▶ LISTED RECORDS:

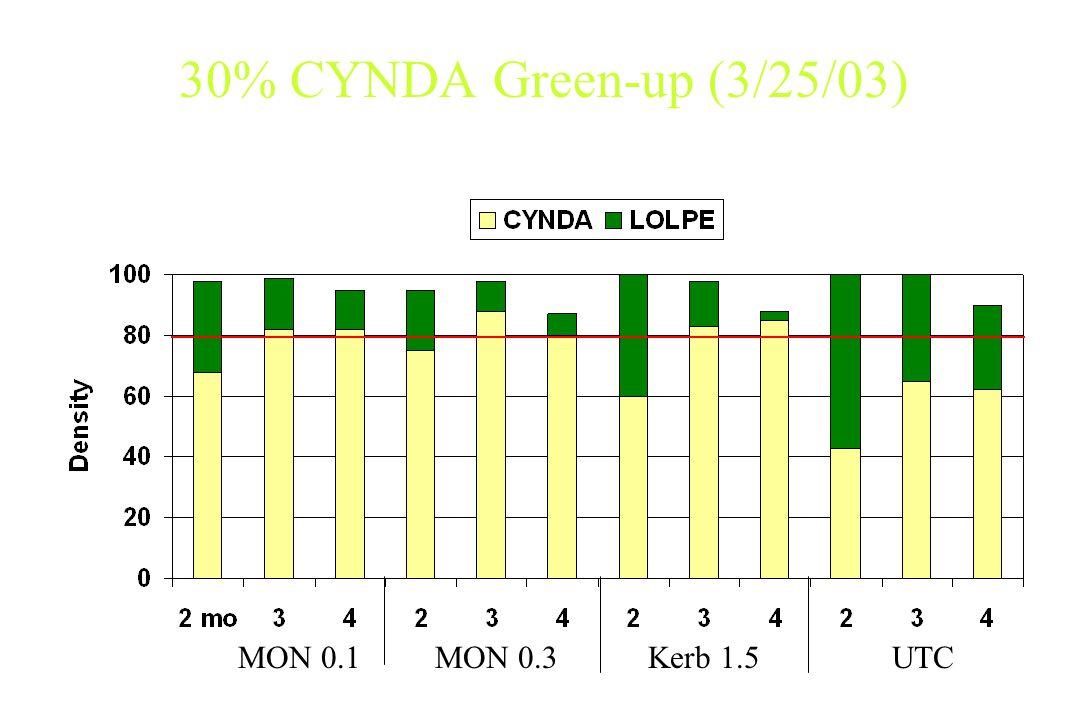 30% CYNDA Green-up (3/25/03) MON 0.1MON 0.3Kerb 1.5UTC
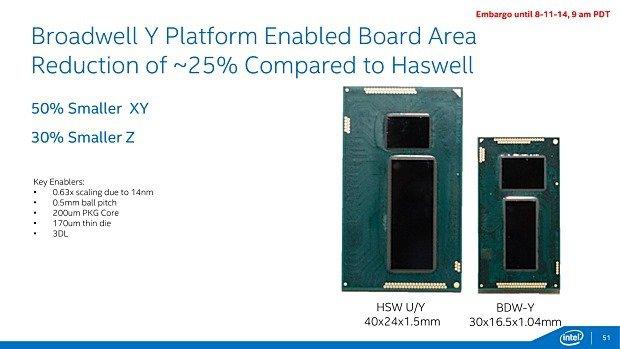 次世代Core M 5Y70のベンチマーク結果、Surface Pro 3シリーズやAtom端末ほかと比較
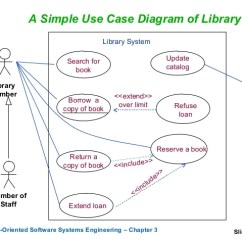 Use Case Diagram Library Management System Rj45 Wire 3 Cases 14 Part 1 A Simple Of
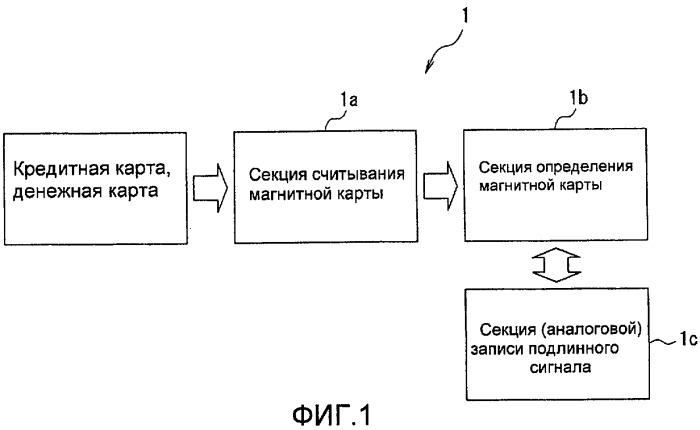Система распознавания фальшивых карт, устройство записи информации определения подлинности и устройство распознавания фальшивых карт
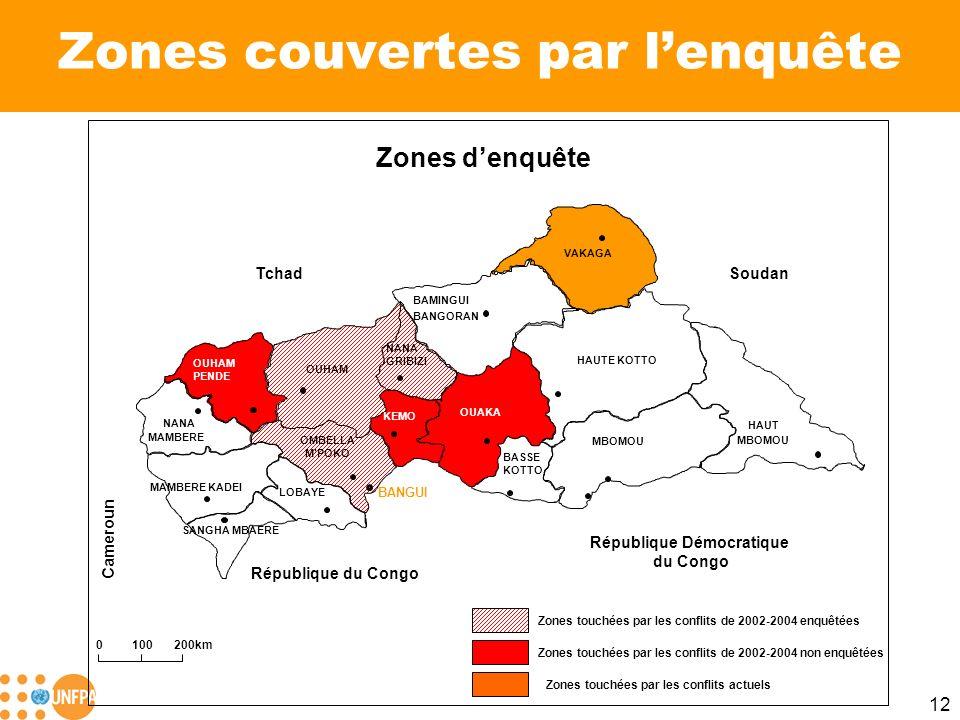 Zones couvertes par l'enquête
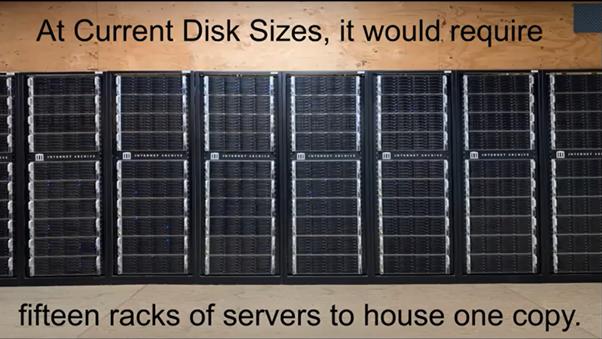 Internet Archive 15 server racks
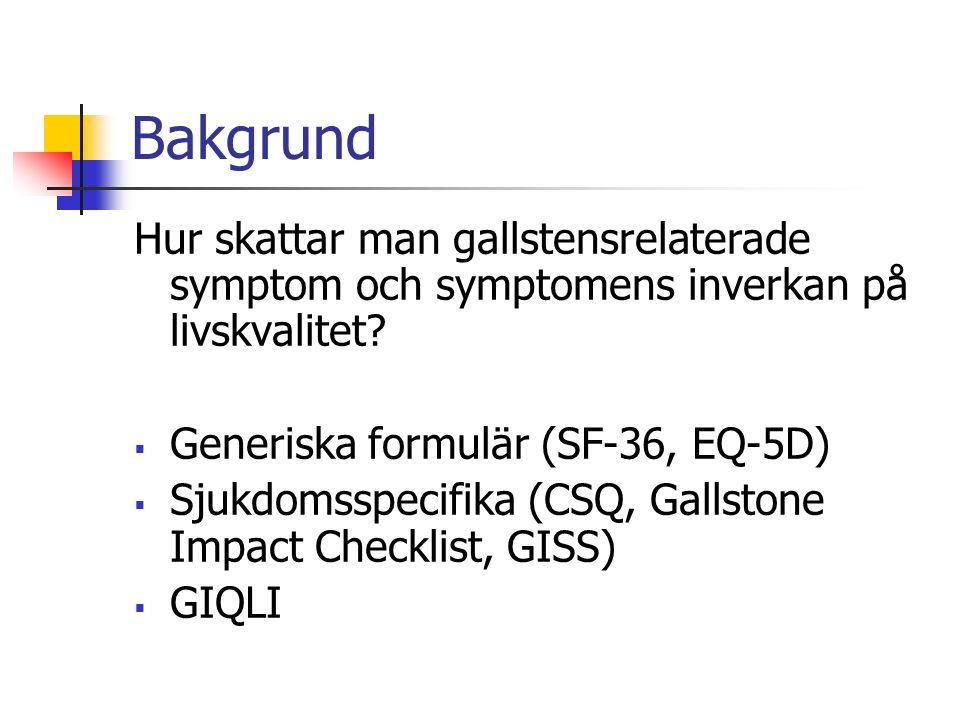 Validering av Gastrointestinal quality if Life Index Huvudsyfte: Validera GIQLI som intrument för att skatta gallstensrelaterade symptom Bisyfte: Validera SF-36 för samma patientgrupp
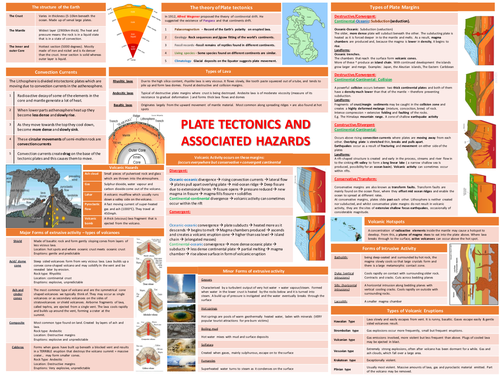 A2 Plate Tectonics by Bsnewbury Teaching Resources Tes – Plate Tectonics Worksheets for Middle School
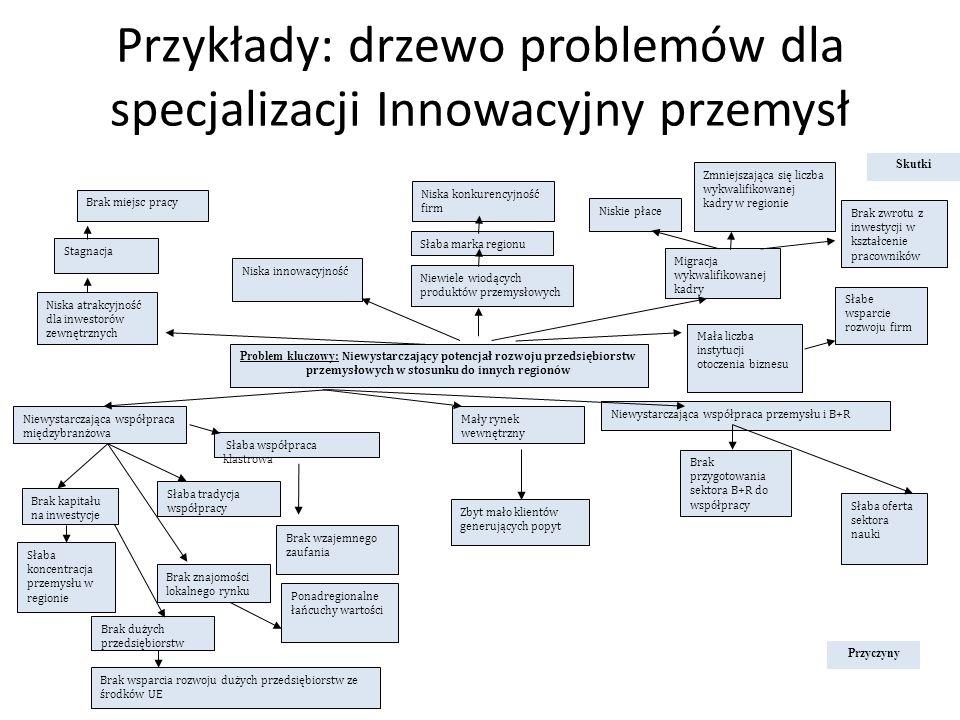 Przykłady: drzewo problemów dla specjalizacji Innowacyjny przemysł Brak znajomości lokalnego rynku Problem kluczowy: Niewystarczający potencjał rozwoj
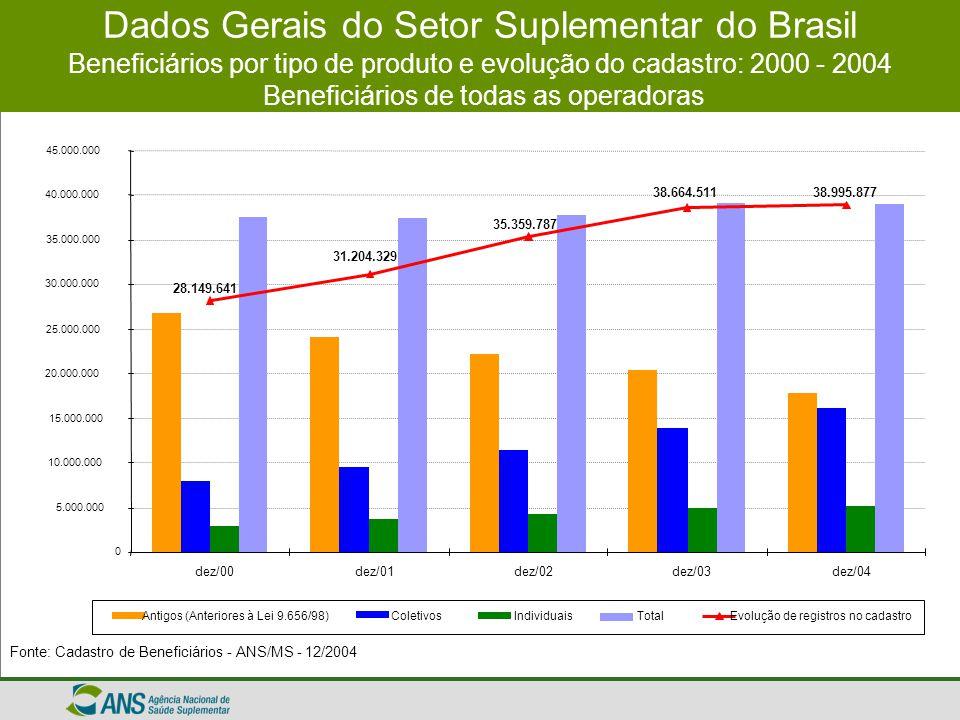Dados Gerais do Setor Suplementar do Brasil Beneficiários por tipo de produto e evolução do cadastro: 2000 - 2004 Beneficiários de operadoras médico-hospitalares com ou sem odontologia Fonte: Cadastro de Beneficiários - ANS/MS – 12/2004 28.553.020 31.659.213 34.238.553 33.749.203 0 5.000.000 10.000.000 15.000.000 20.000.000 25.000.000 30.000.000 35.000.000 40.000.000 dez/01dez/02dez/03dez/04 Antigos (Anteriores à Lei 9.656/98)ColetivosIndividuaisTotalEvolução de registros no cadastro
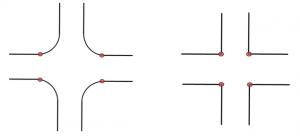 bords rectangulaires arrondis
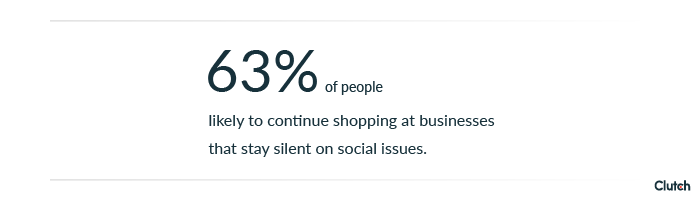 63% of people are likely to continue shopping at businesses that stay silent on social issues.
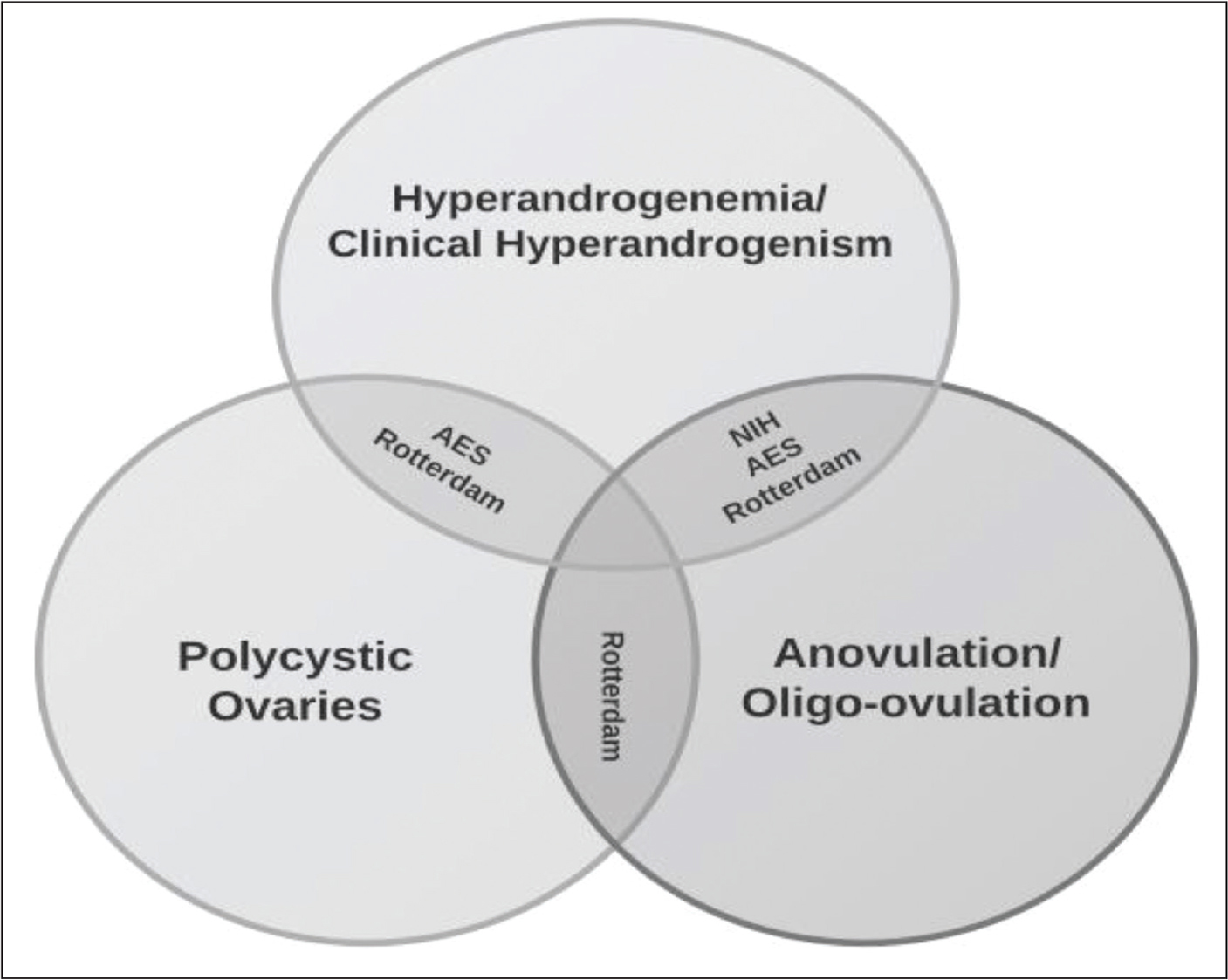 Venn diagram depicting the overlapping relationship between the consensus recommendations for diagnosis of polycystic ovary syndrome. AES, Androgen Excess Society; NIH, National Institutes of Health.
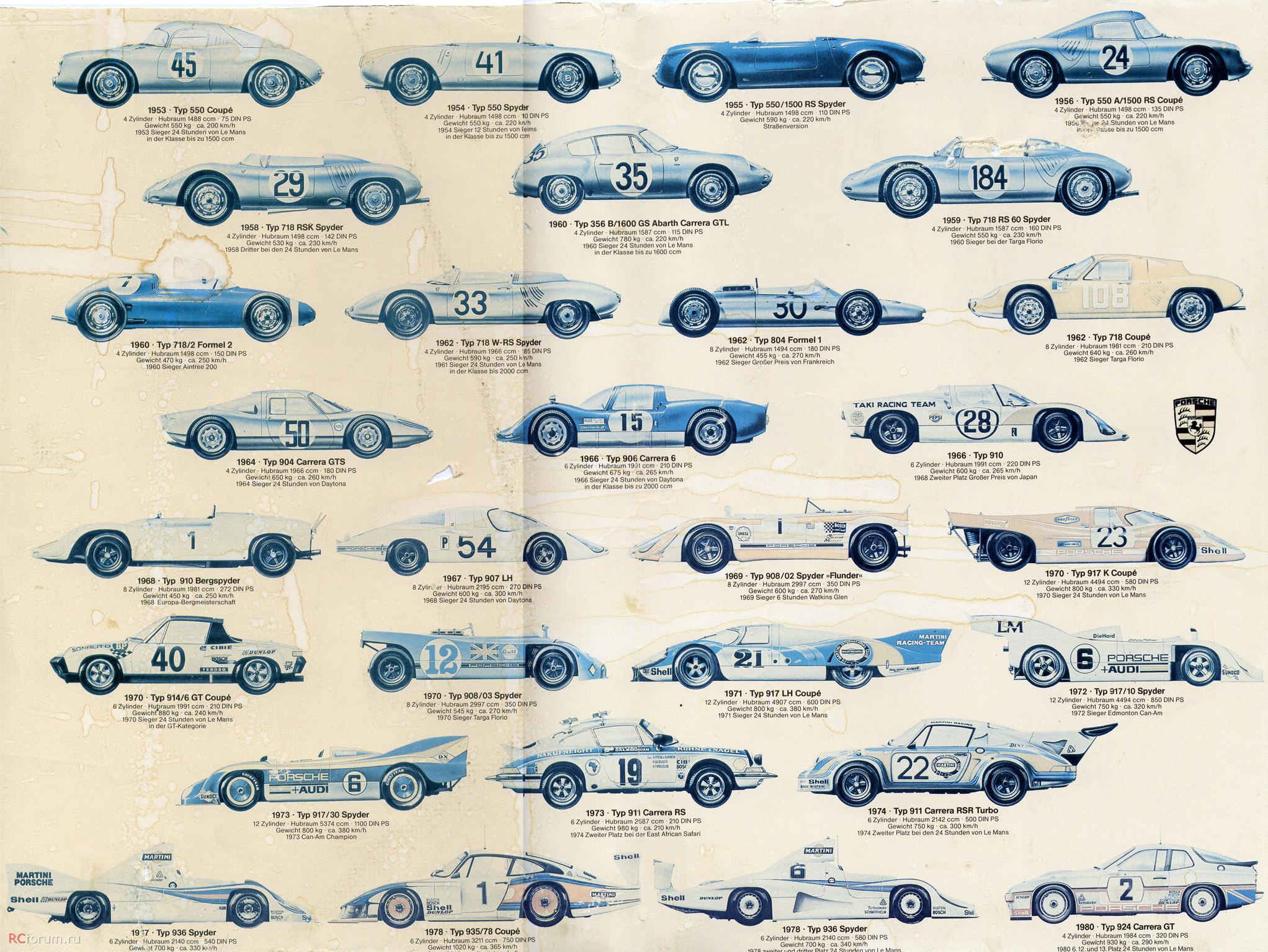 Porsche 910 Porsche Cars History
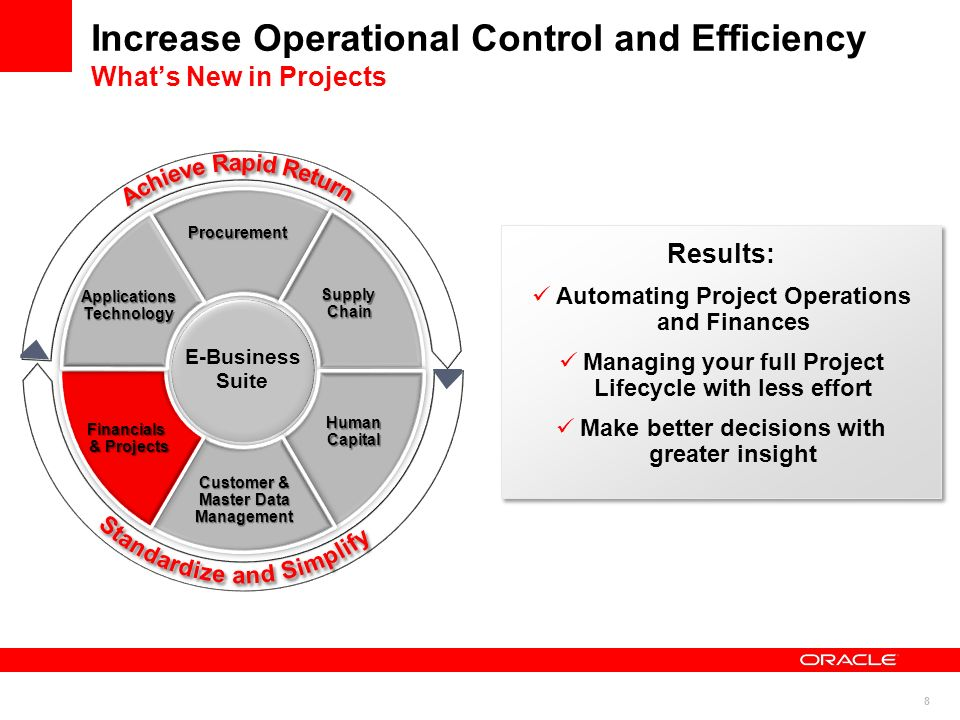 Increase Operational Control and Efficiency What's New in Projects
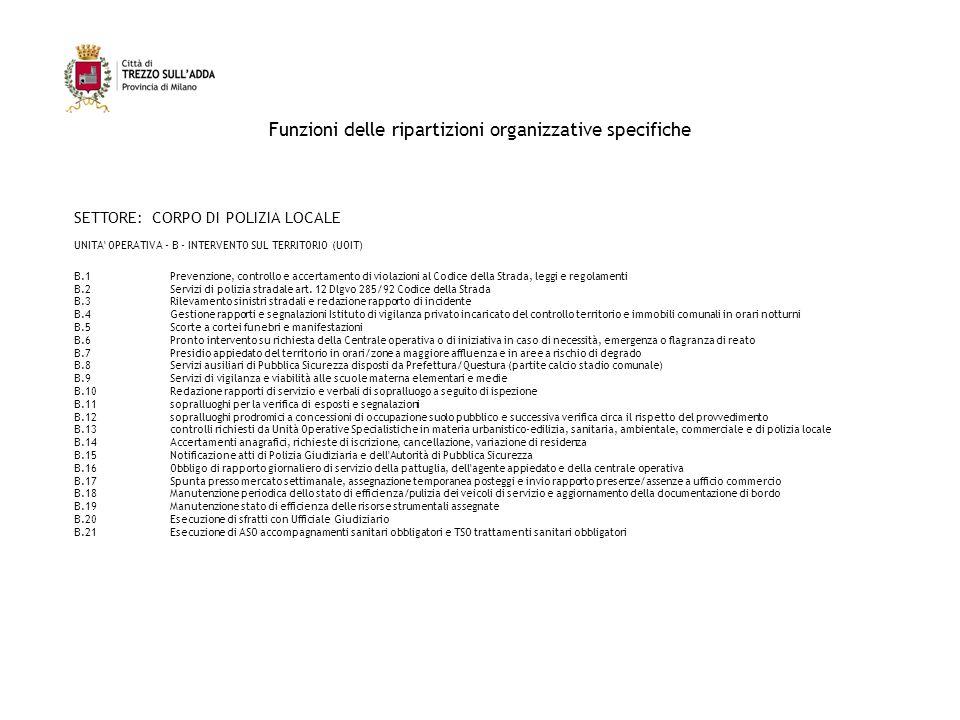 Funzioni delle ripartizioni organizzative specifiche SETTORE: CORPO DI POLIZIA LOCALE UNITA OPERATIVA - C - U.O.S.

▶ WHAT IS BEING ASKED: Repeat the records word for word, skipping pictures.

▶ ANSWER BOX:
 30% CYNDA Green-up (3/25/03) MON 0.1MON 0.3Kerb 1.5UTC
 次世代Core M 5Y70のベンチマーク結果、Surface Pro 3シリーズやAtom端末ほかと比較
 Use Case Diagram Library Management System Rj45 Wire 3 Cases 14 Part 1 A Simple Of
Система распознавания фальшивых карт, устройство записи информации определения подлинности и устройство распознавания фальшивых карт
 Zones couvertes par l'enquête
 Internet Archive 15 server racks
 Validering av Gastrointestinal quality if Life Index Huvudsyfte: Validera GIQLI som intrument för att skatta gallstensrelaterade symptom Bisyfte: Validera SF-36 för samma patientgrupp
 A2 Plate Tectonics by Bsnewbury Teaching Resources Tes – Plate Tectonics Worksheets for Middle School
 Przykłady: drzewo problemów dla specjalizacji Innowacyjny przemysł Brak znajomości lokalnego rynku Problem kluczowy: Niewystarczający potencjał rozwoj
Dados Gerais do Setor Suplementar do Brasil Beneficiários por tipo de produto e evolução do cadastro: 2000 - 2004 Beneficiários de operadoras médico-hospitalares com ou sem odontologia Fonte: Cadastro de Beneficiários - ANS/MS – 12/2004 28.553.020 31.659.213 34.238.553 33.749.203 0 5.000.000 10.000.000 15.000.000 20.000.000 25.000.000 30.000.000 35.000.000 40.000.000 dez/01dez/02dez/03dez/04 Antigos (Anteriores à Lei 9.656/98)ColetivosIndividuaisTotalEvolução de registros no cadastro
 bords rectangulaires arrondis
 63% of people are likely to continue shopping at businesses that stay silent on social issues.
 Venn diagram depicting the overlapping relationship between the consensus recommendations for diagnosis of polycystic ovary syndrome. AES, Androgen Excess Society; NIH, National Institutes of Health.
 Porsche 910 Porsche Cars History
 Increase Operational Control and Efficiency What's New in Projects
 Funzioni delle ripartizioni organizzative specifiche SETTORE: CORPO DI POLIZIA LOCALE UNITA OPERATIVA - C - U.O.S.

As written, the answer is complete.